***** AVAILABLE DATA

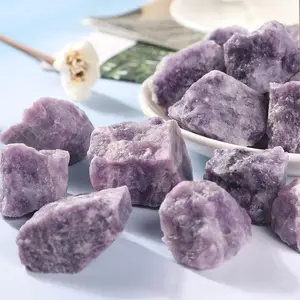 Natural Raw Lepidolite Rough Stone, Purple Rock Chunks Calming Anxiety Relief & Sleep Support Healing Crystal Specimen Home Decor Gifts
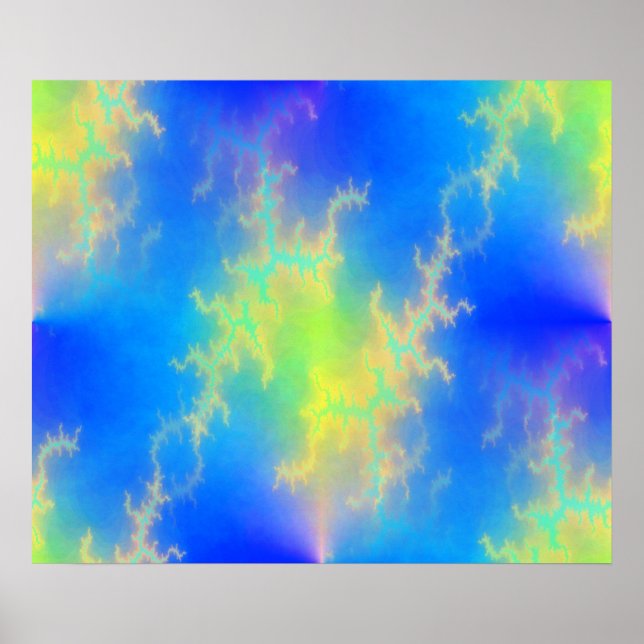 Poster Ciel bleu et boulons de foudre jaune doré (Devant)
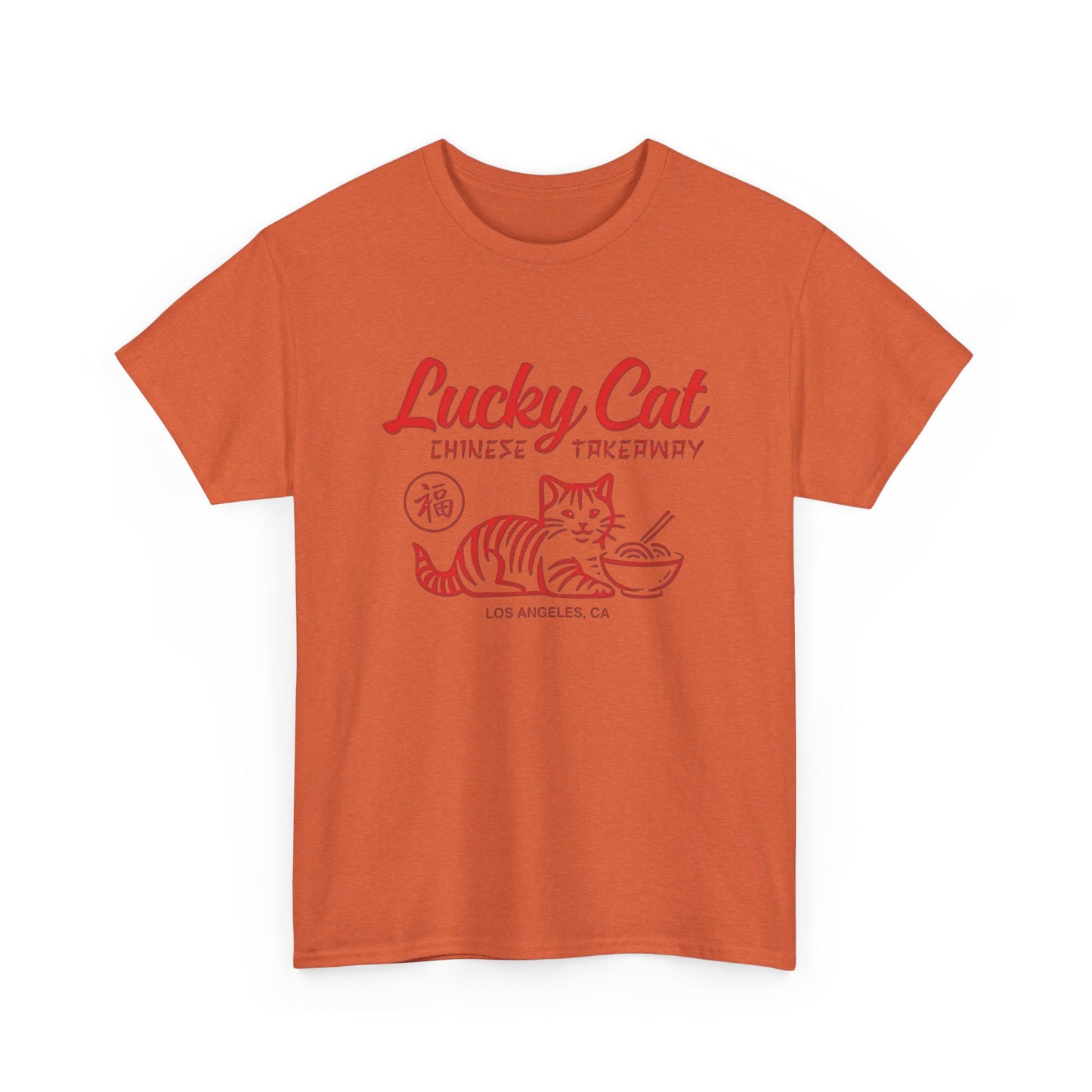 Lucky Cat Chinese Takeaway Graphic T Shirt NEW ADULT TEE Cotton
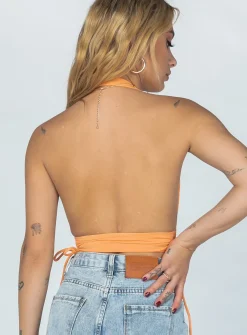 Princess Polly Penelope Halter Top Orange Store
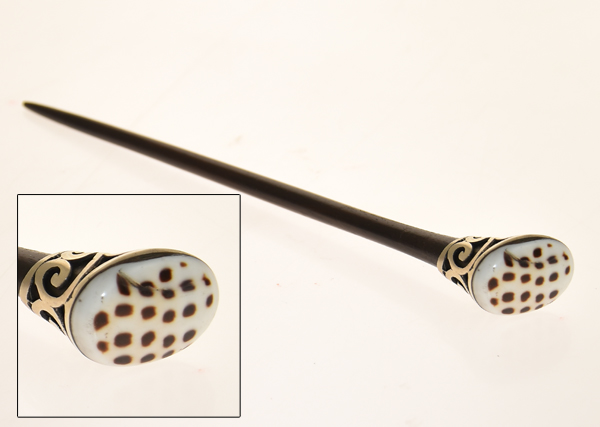 SPILLONE PER CAPELLI IN LEGNO E METALLO CON MADREPERLA OVALE - Image 4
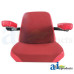 Oliver 1550 Tractor Custom Seat Assy. with Arms, CRANBERRY FABRIC (OLIVER)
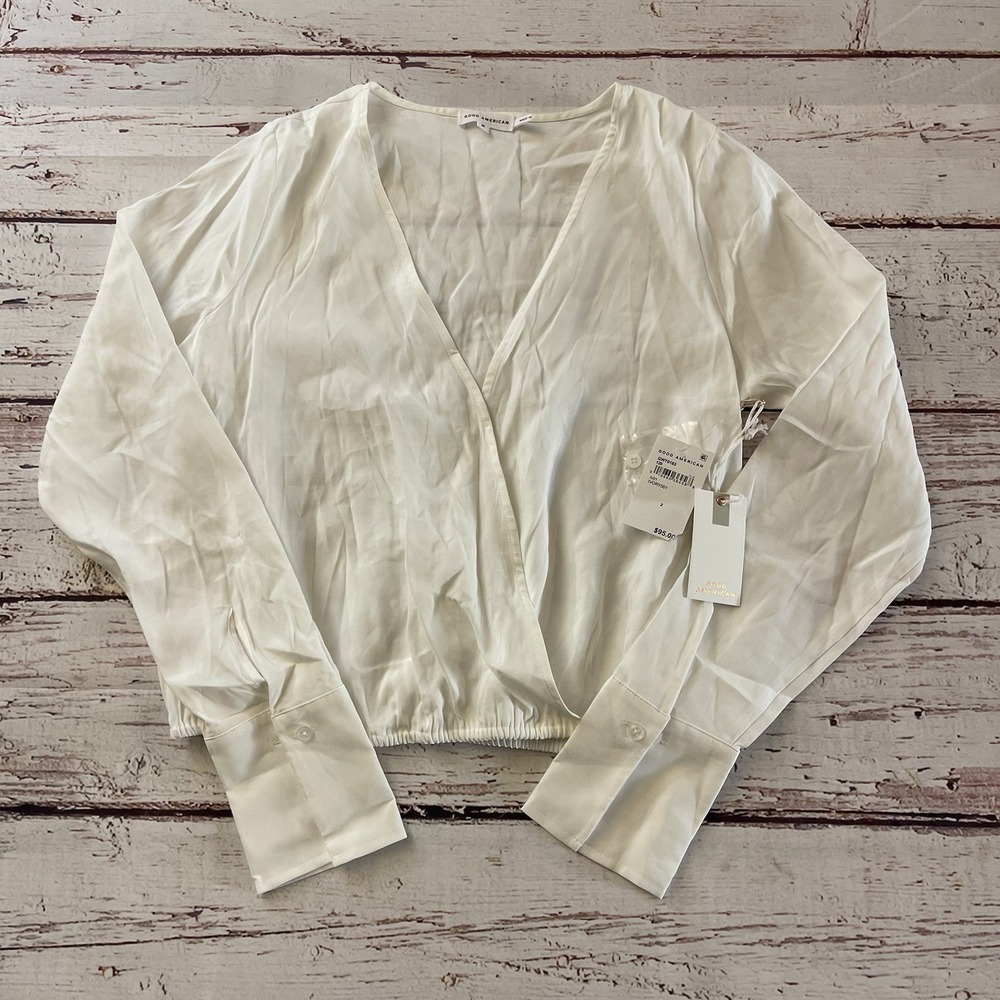 Good American Top Women's Size 2 Ivory White V- Neck Long Sleeves Blouse NWT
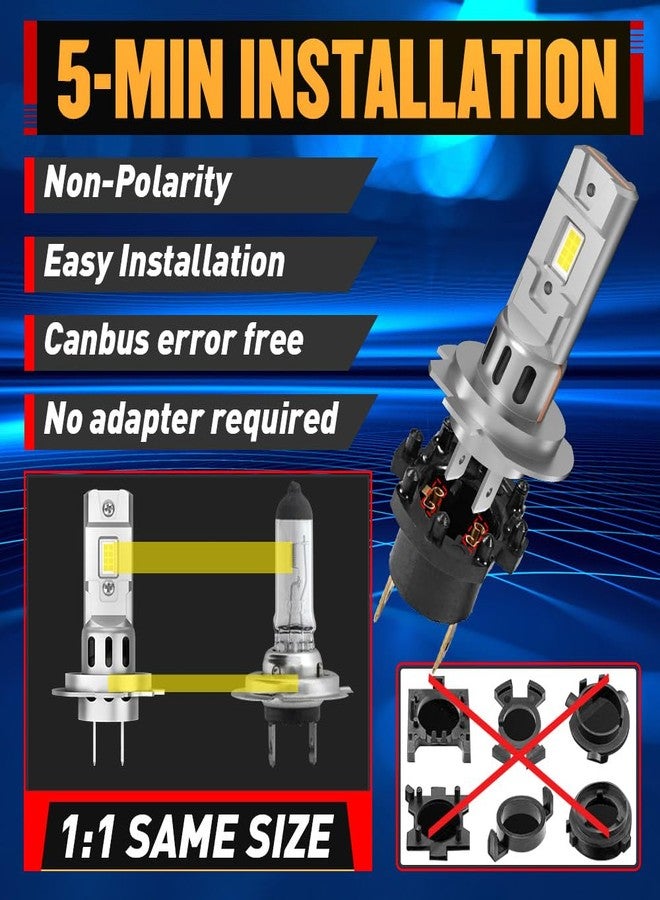NOVCAPAR H7 LED Blubs 30000LM Super Bright, High and Low Beam, 6500K Cool White, 150W with Cooling Fan, No Adapter Required, 1:1 Mini Size, Plug and Play, H7 led Fog Light Bulbs, Pack of 2 - Image 3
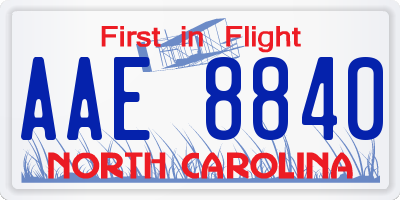 NC license plate AAE8840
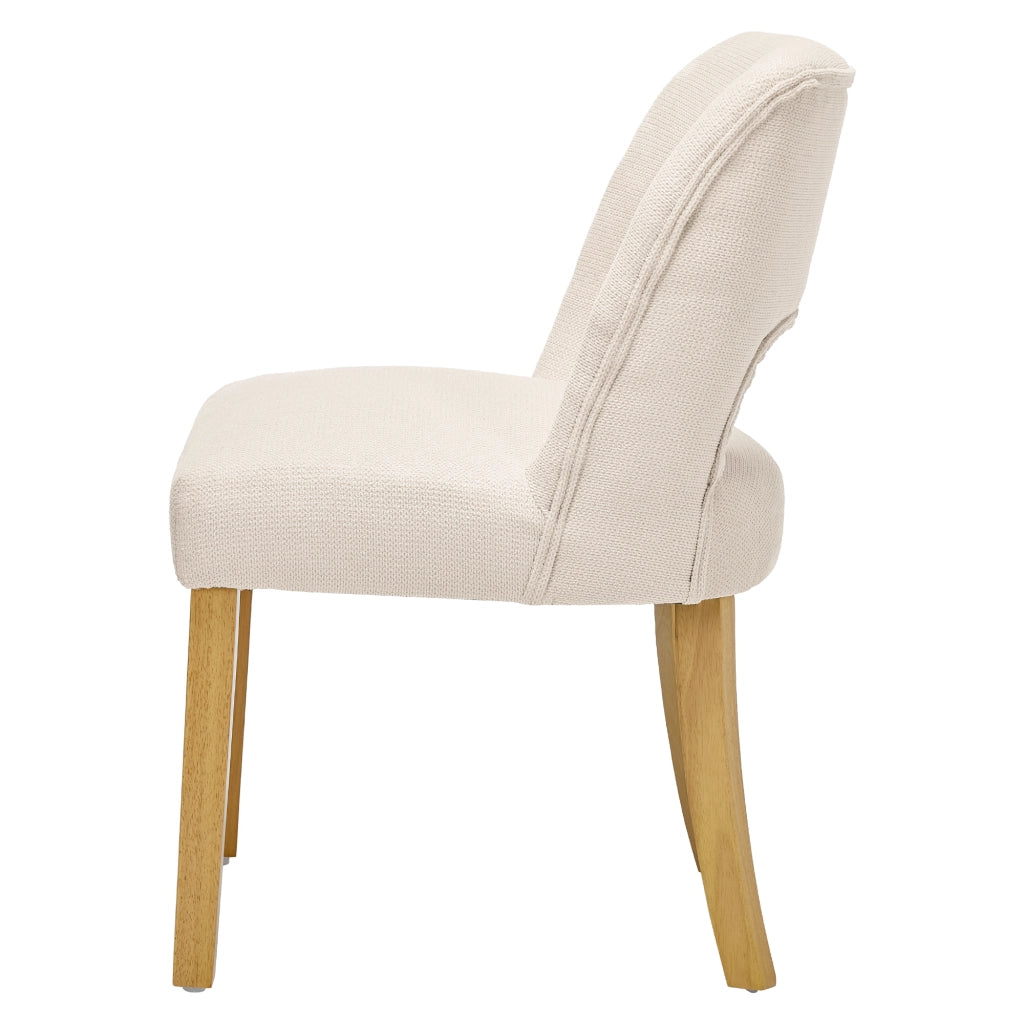 Sedie da pranzo set 4 pezzi ¨C MINIMAL ¨C tessuto lino beige, gambe in legno massello, stile moderno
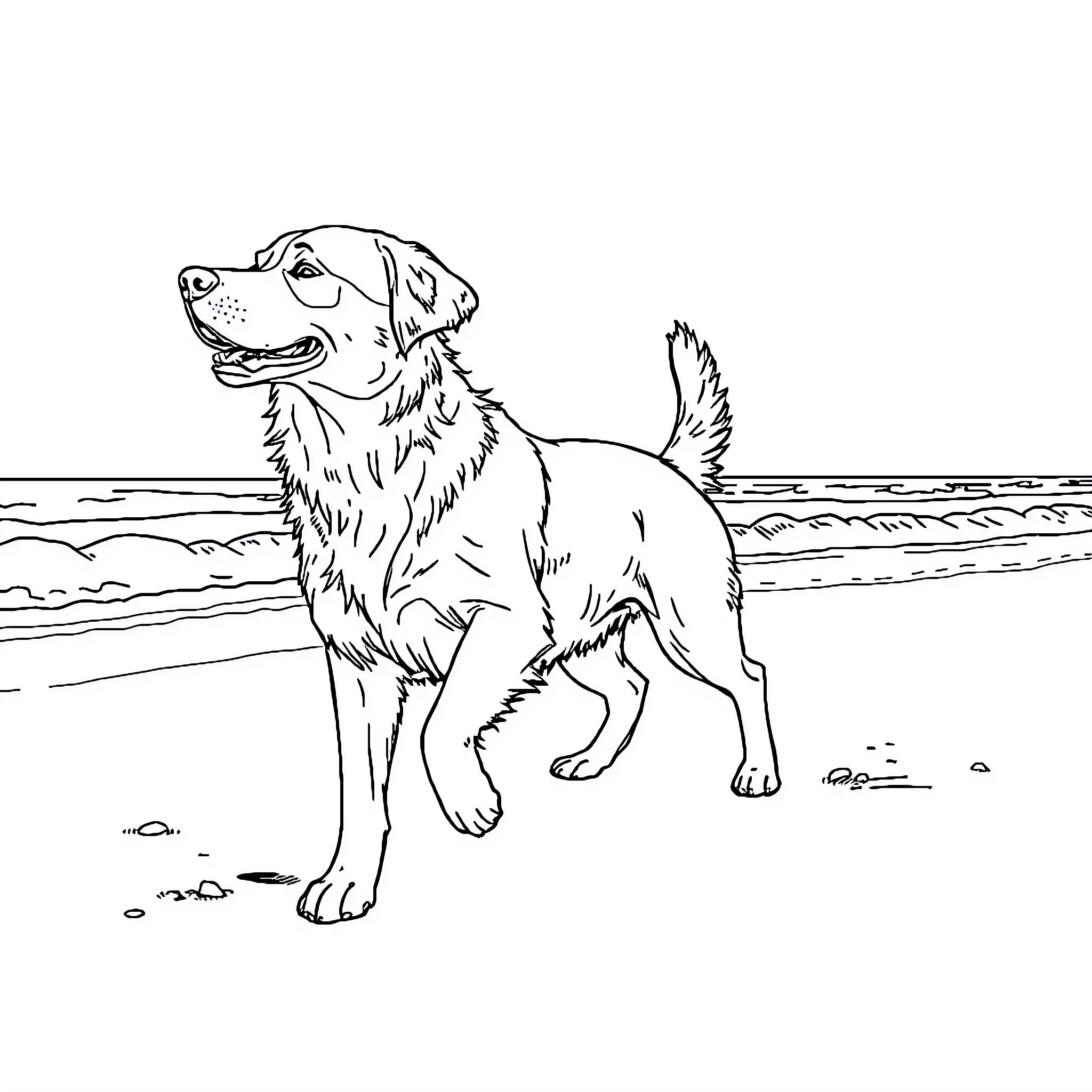 Dog enjoying a day at the beach Coloring Page (free black-and-white line drawing printable PDF for all, from beginners to advanced learners, including children, teens, adults, and seniors)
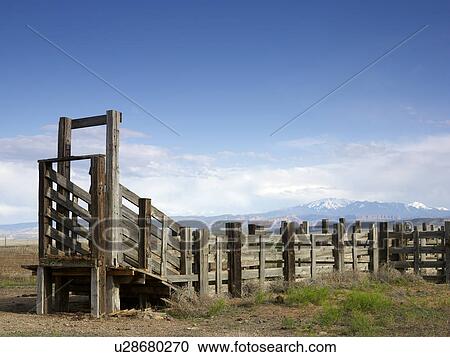 Stock Image - USA, Utah, Wooden fence on ranch. Fotosearch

**********

**TASK STATEMENT:** Update the records above by replacing every "Top" with "Shirt" and keeping all other text unchanged. Give only the text of each record, without the pictures.

**RESPONSE:**
 Natural Raw Lepidolite Rough Stone, Purple Rock Chunks Calming Anxiety Relief & Sleep Support Healing Crystal Specimen Home Decor Gifts
 Poster Ciel bleu et boulons de foudre jaune doré (Devant)
 Lucky Cat Chinese Takeaway Graphic T Shirt NEW ADULT TEE Cotton
 Princess Polly Penelope Halter Shirt Orange Store
 SPILLONE PER CAPELLI IN LEGNO E METALLO CON MADREPERLA OVALE - Image 4
 Oliver 1550 Tractor Custom Seat Assy. with Arms, CRANBERRY FABRIC (OLIVER)
 Good American Shirt Women's Size 2 Ivory White V- Neck Long Sleeves Blouse NWT
NOVCAPAR H7 LED Blubs 30000LM Super Bright, High and Low Beam, 6500K Cool White, 150W with Cooling Fan, No Adapter Required, 1:1 Mini Size, Plug and Play, H7 led Fog Light Bulbs, Pack of 2 - Image 3
 NC license plate AAE8840
 Sedie da pranzo set 4 pezzi ¨C MINIMAL ¨C tessuto lino beige, gambe in legno massello, stile moderno
 Dog enjoying a day at the beach Coloring Page (free black-and-white line drawing printable PDF for all, from beginners to advanced learners, including children, teens, adults, and seniors)
 Stock Image - USA, Utah, Wooden fence on ranch. Fotosearch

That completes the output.